Your amusement doesn't negate the fact that my job requires a very high degree of physical skill and strength, as well as a very high degree of techinical knowledge and problem-solving. Moreso than 90% of any desk job, and you don't have to spend your day doing a full-body work out every day. Imagine lifting weights, on a tredmill, while doing whatever desk job it is you're scoffing at me from. Oh, and by the way, if I screw up in my job, someone could die. But hey, I'm just a dumb grease monkey.
The gist of your post also is ignoring direct injection. Not port injection. Direct injection. Which has only been on domestic engines in wide use in the last 5ish years. But just carry on in your narrowminded little world, and I'll keep upgrading my skillset yearly to keep up with ever progressing technology. And even accepting your numbers, how can you refute the fact that it produces 10hp more, out of less displacement, and produces nearly the same mileage numbers; and that that is impressive ...? "The 3.0 basically matched the 2.0 across the board and got better mileage.. " well, if your numbers are anything to credit, it makes 10hp better, and the mileage is a wash since EPA numbers rarely match up perfectly to real world conditions.
There was no 4cyl in the prevoius Mustang. There hasn't been one since the 90s. The 2.3L EB is new, it was released in 2015. According to Fuelly (which is a much better, real world number than the EPA gives), the 3.7L NA V6 in the current generation Mustang gets 19mpg average. The 2.3L EB has 2 spikes in the averages, at 23 and 25mpg. Those are real-world numbers. The 2.3L also straight up outperforms the V8, and requires nothing more than a flash-tune to romp all over it. The only reason I'm bothering to continue with the Mustang conversation is because it's a somewhat relavant comparision, and because MrWesson has chosen to use this as his arguing point.

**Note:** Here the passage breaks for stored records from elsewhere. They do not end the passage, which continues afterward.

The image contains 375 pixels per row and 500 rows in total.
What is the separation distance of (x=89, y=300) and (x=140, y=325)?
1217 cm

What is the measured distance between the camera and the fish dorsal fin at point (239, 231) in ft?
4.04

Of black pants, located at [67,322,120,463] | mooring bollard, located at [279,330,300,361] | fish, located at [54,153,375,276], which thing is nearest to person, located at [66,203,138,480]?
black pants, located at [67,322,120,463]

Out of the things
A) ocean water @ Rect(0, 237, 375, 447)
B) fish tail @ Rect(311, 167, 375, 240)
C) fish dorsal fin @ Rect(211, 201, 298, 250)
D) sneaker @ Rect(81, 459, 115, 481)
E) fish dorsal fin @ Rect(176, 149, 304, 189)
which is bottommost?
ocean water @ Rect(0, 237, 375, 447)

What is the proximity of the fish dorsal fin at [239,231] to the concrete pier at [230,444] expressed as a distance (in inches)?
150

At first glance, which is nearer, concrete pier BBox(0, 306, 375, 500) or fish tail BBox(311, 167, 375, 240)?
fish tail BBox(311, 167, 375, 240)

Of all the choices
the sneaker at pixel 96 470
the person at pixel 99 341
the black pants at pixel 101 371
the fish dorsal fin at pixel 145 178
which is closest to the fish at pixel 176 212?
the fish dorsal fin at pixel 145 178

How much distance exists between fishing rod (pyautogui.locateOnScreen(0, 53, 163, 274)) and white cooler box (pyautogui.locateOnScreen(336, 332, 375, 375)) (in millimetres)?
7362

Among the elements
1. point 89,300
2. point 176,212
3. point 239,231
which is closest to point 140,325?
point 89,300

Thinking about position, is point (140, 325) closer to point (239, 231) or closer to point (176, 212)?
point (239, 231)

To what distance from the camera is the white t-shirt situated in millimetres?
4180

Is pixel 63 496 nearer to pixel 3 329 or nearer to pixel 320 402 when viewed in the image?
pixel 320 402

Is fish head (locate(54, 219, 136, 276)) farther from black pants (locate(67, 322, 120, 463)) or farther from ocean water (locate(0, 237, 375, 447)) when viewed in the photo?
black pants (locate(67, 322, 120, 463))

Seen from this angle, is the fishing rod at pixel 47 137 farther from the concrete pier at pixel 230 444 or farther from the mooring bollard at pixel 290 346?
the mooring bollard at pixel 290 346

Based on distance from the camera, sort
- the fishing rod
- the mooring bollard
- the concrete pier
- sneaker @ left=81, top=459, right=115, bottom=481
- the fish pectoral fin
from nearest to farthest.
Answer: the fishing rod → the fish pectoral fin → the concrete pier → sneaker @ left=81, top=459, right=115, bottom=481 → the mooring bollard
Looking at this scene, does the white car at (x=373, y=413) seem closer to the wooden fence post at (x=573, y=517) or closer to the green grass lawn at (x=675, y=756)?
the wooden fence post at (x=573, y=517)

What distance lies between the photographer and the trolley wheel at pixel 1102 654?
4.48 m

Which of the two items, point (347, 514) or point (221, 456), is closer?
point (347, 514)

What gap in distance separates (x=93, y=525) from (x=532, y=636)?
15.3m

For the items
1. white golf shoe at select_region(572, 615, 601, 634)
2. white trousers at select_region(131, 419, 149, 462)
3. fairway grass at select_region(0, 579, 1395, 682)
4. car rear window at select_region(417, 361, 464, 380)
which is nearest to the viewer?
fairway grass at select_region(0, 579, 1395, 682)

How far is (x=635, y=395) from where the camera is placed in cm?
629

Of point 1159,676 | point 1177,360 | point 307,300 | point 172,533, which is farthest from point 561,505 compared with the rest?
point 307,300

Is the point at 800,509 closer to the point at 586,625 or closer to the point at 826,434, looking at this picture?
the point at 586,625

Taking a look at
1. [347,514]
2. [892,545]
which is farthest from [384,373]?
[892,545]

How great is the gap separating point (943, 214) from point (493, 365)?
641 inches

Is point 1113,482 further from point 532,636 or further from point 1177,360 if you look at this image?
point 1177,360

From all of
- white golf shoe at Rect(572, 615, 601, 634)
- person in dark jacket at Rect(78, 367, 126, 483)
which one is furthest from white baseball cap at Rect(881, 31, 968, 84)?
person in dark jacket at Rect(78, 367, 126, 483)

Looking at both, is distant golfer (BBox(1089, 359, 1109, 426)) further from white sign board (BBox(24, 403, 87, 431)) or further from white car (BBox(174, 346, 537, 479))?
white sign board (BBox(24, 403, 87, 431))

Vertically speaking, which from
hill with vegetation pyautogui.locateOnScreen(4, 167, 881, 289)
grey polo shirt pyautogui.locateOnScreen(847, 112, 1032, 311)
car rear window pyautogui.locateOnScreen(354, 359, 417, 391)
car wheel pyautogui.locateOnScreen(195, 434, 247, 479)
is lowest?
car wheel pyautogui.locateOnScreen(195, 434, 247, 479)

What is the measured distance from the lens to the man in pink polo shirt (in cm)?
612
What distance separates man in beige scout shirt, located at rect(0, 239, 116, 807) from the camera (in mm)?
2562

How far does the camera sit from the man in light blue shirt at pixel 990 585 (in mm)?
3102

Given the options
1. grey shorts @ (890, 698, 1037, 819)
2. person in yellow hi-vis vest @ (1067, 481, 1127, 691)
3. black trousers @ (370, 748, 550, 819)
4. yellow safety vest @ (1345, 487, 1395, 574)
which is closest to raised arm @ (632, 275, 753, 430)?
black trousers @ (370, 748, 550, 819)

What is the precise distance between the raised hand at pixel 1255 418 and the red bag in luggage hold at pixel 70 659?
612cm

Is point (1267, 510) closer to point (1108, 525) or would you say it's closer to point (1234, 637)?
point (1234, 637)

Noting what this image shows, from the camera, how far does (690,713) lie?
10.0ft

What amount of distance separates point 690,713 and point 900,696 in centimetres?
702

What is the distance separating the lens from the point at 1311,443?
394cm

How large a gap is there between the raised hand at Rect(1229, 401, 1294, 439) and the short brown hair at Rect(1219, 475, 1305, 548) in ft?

Agreed 100%. I come from small engine building. and DI turned the snowmobile engine world on its head as well.....Better power, milage, and way less emissions. And you can even tune them the same way. A win win win for us 2 stroke addicts. There is nothing better than pushing the launch button on a 200 hp supercharged, DI 2 stroke sled that weighs less than 400 lbs. That's fun right there I don't care who you are.
And having that tech now in auto's.....its great! small boosted engines with NO down sides.
I also agree with your comments on desk jockeys too! I got some fancy book lern'in, but I cannot figure out what this 710 cap is for on my "motor".